Don’t bother ugly ducklings, either.
California cities may regulate the aesthetics of cell sites and other wireless telecoms facilities. That was the ruling yesterday from a California appeals court, in a case brought by T-Mobile, Crown Castle and ExteNet against the City and County of San Francisco (h/t to Omar Masry there for the pointer).
The major argument in the case hinged on the definition of use. California law (section 7901 of the public utilities code, if you’re keeping score) says that telephone companies can build infrastructure on “public roads and highways in such manner and at such points as not to incommode the public use”.
T-Mobile and friends said that that San Francisco couldn’t reject a permit for a wireless facility on the basis of appearance. In other words, use of a road has nothing to do with aesthetics and ugly doesn’t incommode anyone.
Not so, said the unanimous opinion of the three first district appeals court judges who decided the case…
Plaintiffs’ argument rests on the faulty assumption that “use” of a public road means nothing beyond transportation thereon. We agree with [a federal appeals court ruling] that public use of the right-of-way is not limited to travel and that streets “may be employed to serve important social, expressive, and aesthetic functions”…

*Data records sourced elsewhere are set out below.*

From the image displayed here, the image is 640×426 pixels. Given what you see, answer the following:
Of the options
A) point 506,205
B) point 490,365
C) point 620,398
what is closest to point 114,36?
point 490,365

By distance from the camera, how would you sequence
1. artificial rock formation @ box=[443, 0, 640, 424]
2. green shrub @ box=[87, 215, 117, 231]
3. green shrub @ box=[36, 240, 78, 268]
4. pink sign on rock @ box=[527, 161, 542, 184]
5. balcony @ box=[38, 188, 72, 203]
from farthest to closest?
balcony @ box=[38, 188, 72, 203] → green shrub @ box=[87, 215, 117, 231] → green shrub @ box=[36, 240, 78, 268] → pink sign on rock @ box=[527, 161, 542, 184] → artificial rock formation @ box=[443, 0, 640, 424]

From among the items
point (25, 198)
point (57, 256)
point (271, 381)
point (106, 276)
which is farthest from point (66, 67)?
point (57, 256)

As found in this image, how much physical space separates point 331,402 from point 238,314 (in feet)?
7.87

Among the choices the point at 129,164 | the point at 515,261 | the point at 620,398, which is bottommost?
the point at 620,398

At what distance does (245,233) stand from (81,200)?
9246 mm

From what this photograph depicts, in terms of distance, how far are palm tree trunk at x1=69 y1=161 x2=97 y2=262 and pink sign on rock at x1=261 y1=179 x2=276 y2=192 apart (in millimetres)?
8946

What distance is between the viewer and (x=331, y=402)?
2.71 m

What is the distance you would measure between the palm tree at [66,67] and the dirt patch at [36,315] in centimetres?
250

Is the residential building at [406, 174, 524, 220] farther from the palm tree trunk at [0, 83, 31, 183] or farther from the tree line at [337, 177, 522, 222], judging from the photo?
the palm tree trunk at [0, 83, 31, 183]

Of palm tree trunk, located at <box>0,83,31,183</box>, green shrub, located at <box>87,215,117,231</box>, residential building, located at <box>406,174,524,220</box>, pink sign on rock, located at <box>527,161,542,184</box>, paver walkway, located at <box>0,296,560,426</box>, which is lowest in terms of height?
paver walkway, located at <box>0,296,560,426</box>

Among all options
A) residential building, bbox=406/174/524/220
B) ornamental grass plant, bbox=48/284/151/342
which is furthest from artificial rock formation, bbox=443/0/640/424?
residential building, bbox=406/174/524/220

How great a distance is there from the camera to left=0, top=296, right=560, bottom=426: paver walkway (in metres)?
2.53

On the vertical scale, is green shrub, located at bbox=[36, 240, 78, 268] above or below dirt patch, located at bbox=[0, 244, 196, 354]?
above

Nothing in section 7901 explicitly prohibits local government from conditioning the approval of a particular siting permit on aesthetic concerns. In our view, “incommode the public use” means “to unreasonably subject the public use to inconvenience or discomfort; to unreasonably trouble, annoy, molest, embarrass, inconvenience; to unreasonably hinder, impede, or obstruct the public use.”
But the ruling also makes clear that there are limits on a local government’s use of aesthetic concerns to regulate cell towers and telecoms facilities. The court said that it might be okay to regulate appearances around, say, Coit Tower and not necessarily in “other parts of the urban landscape”, particularly “an area already cluttered with other electrical and telecommunications equipment”.
Potentially this decision is far reaching and affects all kinds of telecoms infrastructure, wireless and wireline alike. My bet: the final word will eventually come from the California supreme court.